Render every line of the entries below as a numbered list, dropping the blank lines and leaving out the pictures.

— start —

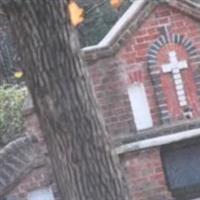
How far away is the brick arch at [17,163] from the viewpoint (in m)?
7.13

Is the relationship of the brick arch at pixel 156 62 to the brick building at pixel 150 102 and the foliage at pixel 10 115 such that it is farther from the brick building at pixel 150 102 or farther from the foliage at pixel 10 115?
the foliage at pixel 10 115

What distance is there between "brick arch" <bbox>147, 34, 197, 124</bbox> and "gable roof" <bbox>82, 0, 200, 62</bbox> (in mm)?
268

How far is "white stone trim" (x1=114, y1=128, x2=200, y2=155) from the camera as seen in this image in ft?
22.7

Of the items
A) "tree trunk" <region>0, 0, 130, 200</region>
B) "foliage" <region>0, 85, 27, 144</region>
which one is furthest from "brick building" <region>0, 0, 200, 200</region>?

— end —

* THE RESULT:
1. How far away is the brick arch at [17,163] from the viewpoint (in m)?
2. 7.13
3. Is the relationship of the brick arch at pixel 156 62 to the brick building at pixel 150 102 and the foliage at pixel 10 115 such that it is farther from the brick building at pixel 150 102 or farther from the foliage at pixel 10 115?
4. the foliage at pixel 10 115
5. What distance is there between "brick arch" <bbox>147, 34, 197, 124</bbox> and "gable roof" <bbox>82, 0, 200, 62</bbox> (in mm)?
6. 268
7. How far is "white stone trim" (x1=114, y1=128, x2=200, y2=155) from the camera as seen in this image in ft?
8. 22.7
9. Of the items
10. A) "tree trunk" <region>0, 0, 130, 200</region>
11. B) "foliage" <region>0, 85, 27, 144</region>
12. which one is furthest from "brick building" <region>0, 0, 200, 200</region>?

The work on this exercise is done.